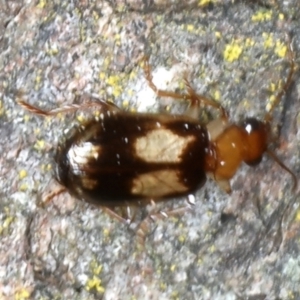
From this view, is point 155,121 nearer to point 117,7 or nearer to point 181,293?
point 117,7

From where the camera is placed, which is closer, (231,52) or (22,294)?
(22,294)

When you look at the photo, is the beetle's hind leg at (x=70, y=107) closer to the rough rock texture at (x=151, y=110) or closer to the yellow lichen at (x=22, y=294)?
the rough rock texture at (x=151, y=110)

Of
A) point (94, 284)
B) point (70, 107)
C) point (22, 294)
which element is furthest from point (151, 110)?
point (22, 294)

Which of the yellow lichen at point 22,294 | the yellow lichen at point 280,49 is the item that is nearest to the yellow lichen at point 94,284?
----
[Task details] Copy every line of the entries above word for word, leaving out the pictures.

[Solution to this problem]
From this view, is point 155,121 nearer to point 117,7 or nearer to point 181,293?
point 117,7

From where the camera is placed, which is closer, (231,52) or (22,294)?
(22,294)

When you look at the photo, is the beetle's hind leg at (x=70, y=107) closer to the rough rock texture at (x=151, y=110) or closer to the yellow lichen at (x=22, y=294)?
the rough rock texture at (x=151, y=110)

Of
A) point (94, 284)
B) point (70, 107)
C) point (22, 294)
which element is furthest from point (151, 110)?
point (22, 294)

Which of the yellow lichen at point 22,294 | the yellow lichen at point 280,49 is the item that is nearest to the yellow lichen at point 94,284?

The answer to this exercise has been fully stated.